EXERCISE TASKS:
a) Echo the water allocation excerpt word for word, starting with "The irrigated crop water requirement method" and going on through "crop requirement method.".
b) Carry on the excerpt about the Water Allocation Plan from the point where it stops.

EXTRACT PROVIDED:

The irrigated crop water requirement method does not reflect the
actual volume of underground water extracted from the aquifer,
and estimation of
the volume used by each licensee relies on the veracity of the water user and
the irrigated crop requirement method.
A suitable method of measuring actual
underground water use is required.
- It
will immediately be observed that the discussion in the general introduction to
4.2.2 of the present demand which discussion underpins
the provisions later made
for water allocation are premised on the conversion factor in fact adopted for
the purposes of the Plan.
- Paragraph 4.2.4
of the Water Allocation Plan reads, in part:
The amount of underground water allocated in an area is based on the HAIE
(hectare irrigation equivalence) system, which is in balance
with the annual
average vertical recharge, but extraction levels are high in Stirling Management
Area. Underground water usage is
based on Crop Area Ratios (CAR’s) and is
not a reflection of the volume of underground water extracted. The CAR’s
do
not take into account the volume of underground water extracted which is
usually a substantial amount more than the CAR, drainage
and irrigation
losses.
- Paragraph 4.2.4
of the Water Allocation Plan concludes in the following
way:
However, a number of management areas outside the Hundred of Stirling are also
over allocated, including Part Zone 7A, the Wirrega
Management Area and
Willallokka Management Area.
- Paragraph 4.2.6
of the Water Allocation Plan refers to a tabulation of the confined aquifer in
Table 4A. Although the appellant seeks
an allocation from the unconfined
aquifer, the provision relating to the confined aquifer also illustrates the way
in which particular
conversion factors permeate the prescriptions of the Water
Allocation Plan. Table 4A too is expressed in megalitres and is therefore
premised on a particular conversion factor from irrigation equivalents to
megalitres. Interestingly, Table 4.5 includes a column
headed
“Irrigation extraction factor”. The note to the Table explains the
figures appearing in that column in this way:
As area based HaIE licenses represent the irrigated crop water requirement, and
not the actual volume extracted from the aquifer,
a further 20 per cent of HaIE
irrigation licenses (converted to a volume using CAR’s) was considered to
be extracted from the
confined aquifer and recharged to the unconfined aquifer
through irrigation root Zone drainage, in the column titled ‘irrigation
extraction factor’.

GIVEN INFORMATION:
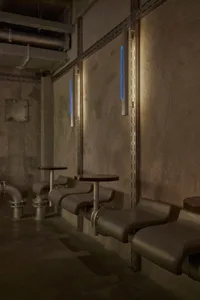 Cozy bar area with wooden benches, stone wall, and warm lighting
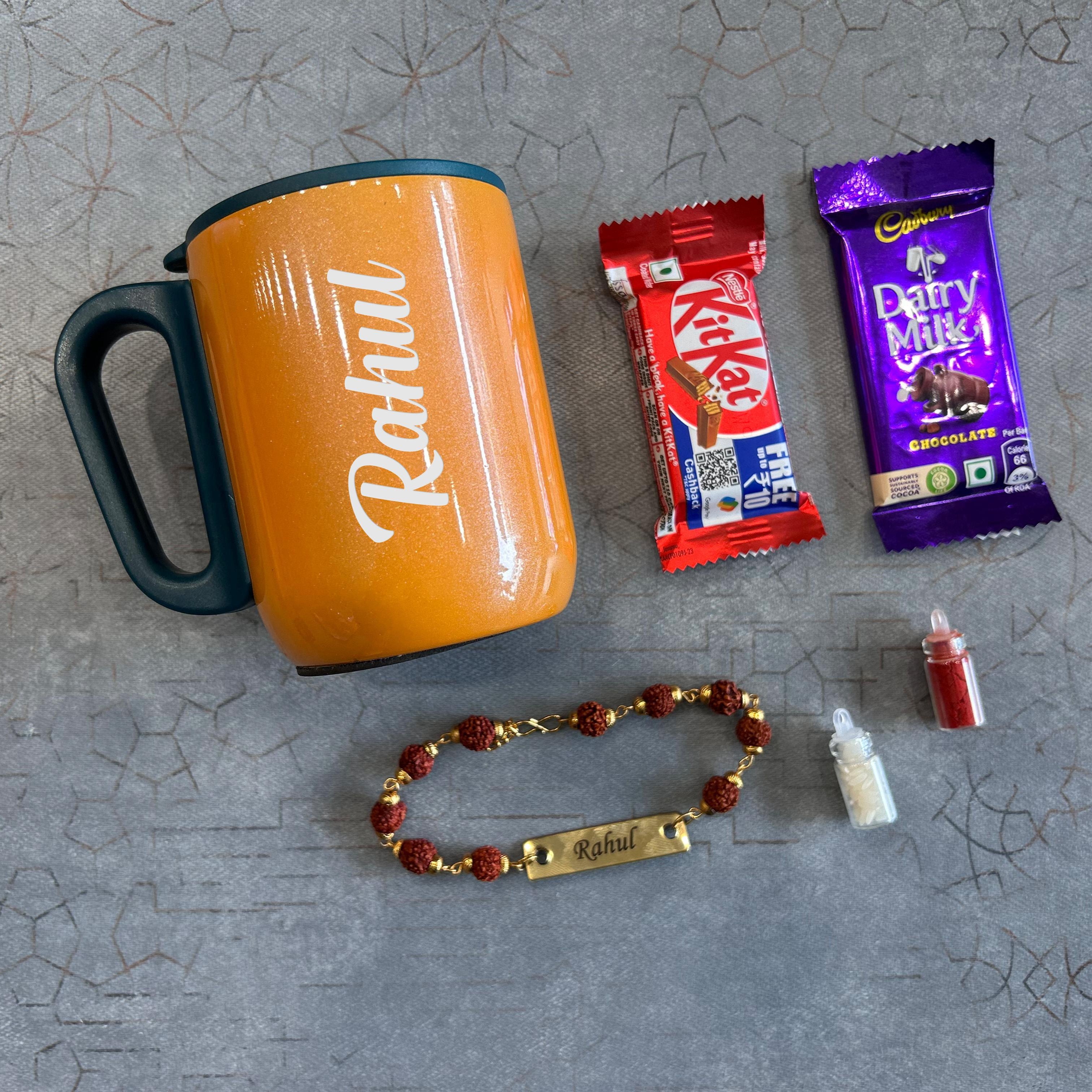 Orange mug with 'Rahul' branding, KitKat bar, Dairy Milk chocolate, beaded bracelet, and small bottle on a textured gray surface. - The Gifting Era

ANSWERS PER TASK:
a)
The irrigated crop water requirement method does not reflect the
actual volume of underground water extracted from the aquifer,
and estimation of
the volume used by each licensee relies on the veracity of the water user and
the irrigated crop requirement method.

b)
- Section 6
of the Water Allocation Plan deals with allocation criteria for the unconfined
aquifer.
- The
stated objectives of the Water Allocation Plan for the allocation of water
entitlements appear from paragraph 6.1 to be to prevent
the
(over-allocation) of water and to encourage an active water market so that
“water allocations are readily available for
future economic
development”. The introduction to that section records
that:
The overall capacity of the water resources in the Tatiara Prescribed Wells Area
are considered to be sufficient to meet all existing
and reasonably foreseeable
future demands for water, considering the capacity of the land, with the
exception of the Stirling, Willallokka,
part Zone 7A and Wirrega Management
Areas which are currently over allocated by large volumes. The Hundred of
Cannawigara and part
Zone 9A are also over allocated, but the volumes
involved are relatively small ...
- The
conclusion that water areas mentioned in that passage were over-allocated is
plainly premised on a conversion of the water allocation
expressed in the
irrigation licences in terms of irrigation equivalents to megalitres so that the
difference between the allocations
and the VLA can be calculated. That is the
calculation shown in Table A. If, as the Minister contends, on a reading
of the Water
Allocation Plan the total licensed allocations column of
Table A must be ignored because the conversion factor is subject to
constant
change, the statement made in the Water Allocation Plan about the over
allocation in some of the Management Areas becomes meaningless.
It is
meaningless because whether or not the Management Area is over-allocated is not
to be determined by the assessment of the
Regional NRM Board as the author of
the Water Allocation Plan appears to assume but will, instead, depend on a
factual assessment
of the appropriate conversion factor in the first instance by
the Minister, and on appeal from his or her decision, by the Environment
Court.
- The
stated objective of the Water Allocation Plan of preventing over-allocation, to
which I have earlier referred, must necessarily
proceed on assumptions as to the
conversion factors between hectare irrigation equivalents and volumetric
allocations. In accordance
with that objective, paragraph 6.2 of the Water
Allocation Plan, which deals with the unconfined aquifer,
provides:
Water shall not be allocated from the unconfined aquifer (by water (again
holding) or water (again taking) allocation) where the
allocation would cause
the total amount allocated on all licenses for the relevant Management Area to
exceed the volume for licensed
allocation (VLA) for the relevant Management Area
(see Table A) ...
- It
is on paragraph 6.2 that the Minister primarily relies. The Minister
contends that paragraph 6.2 expressly prohibits him from
making an
allocation that exceeds the VLA prescribed by the Water Allocation Plan but that
it contains no prescription which binds
him to use the same conversation factor
adopted by the Water Allocation Plan.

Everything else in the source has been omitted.